Q: Why does CoffeeScript require "foo" to be defined when doing foo ?= value or foo ||= value

A: Otherwise, it'd create a global, which is not what we want (if that is what you want, use window.foo ?= value) If you're declaring the variable in the current scope, you know for sure it doesn't exist.

Note that it works perfectly when used with classes :

class Foo
 getCache: ->
  @cache ?= "value"

Q: Why is CoffeeScript sometimes using ["bar"] notation over .bar ?

A: CoffeeScript detects reserved keywords (as the auto-quoting of keywords in array notation) and prefer to use the array-access syntax ([]), because in ES3, reserved keywords (throw, class, ...) were not allowed as the right operand in a member access. See this comment for more information.


Q: Why is foo +a different from foo + a ?

A: CoffeeScript is a whitespace-significant language. foo<space> starts an implicit call, you must either dually-space your operator or dually-unspace it.


Q: Why is foo / a/g or foo /= a/g different from foo /a/g or foo /=a/g ?

A: All four cases may look like calling a function named foo with a regex as the argument. However, the first two are division: They compile to foo / a / g and foo /= a / g. To make them compile into regexes instead, you can use escapes (foo /\ a/g, foo /\= a/g, foo /=\ a/g) or parentheses (foo(/ a/g), foo(/= a/g)) to disambiguate. You can also assign the regex to a variable: regex = / a/g; foo regex.

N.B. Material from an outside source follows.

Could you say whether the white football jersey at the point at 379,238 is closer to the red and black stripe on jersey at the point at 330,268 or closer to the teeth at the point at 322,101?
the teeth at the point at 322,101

On the other hand, if you want the two latter cases to compile to division you must either dually-space your operator or dually-unspace it (foo/a/g, foo/=a/g, foo / a/g, foo /= a/g). Again, CoffeeScript is a whitespace-significant language.

In summary, if your regex starts with / or /= and there’s something that’s both callable and divisible before it, then the regex will be treated as division instead. In all other cases there should be no trouble. This is an unfortunate clash between parentheses-less calls, JavaScript’s regex syntax and the / and /= operators.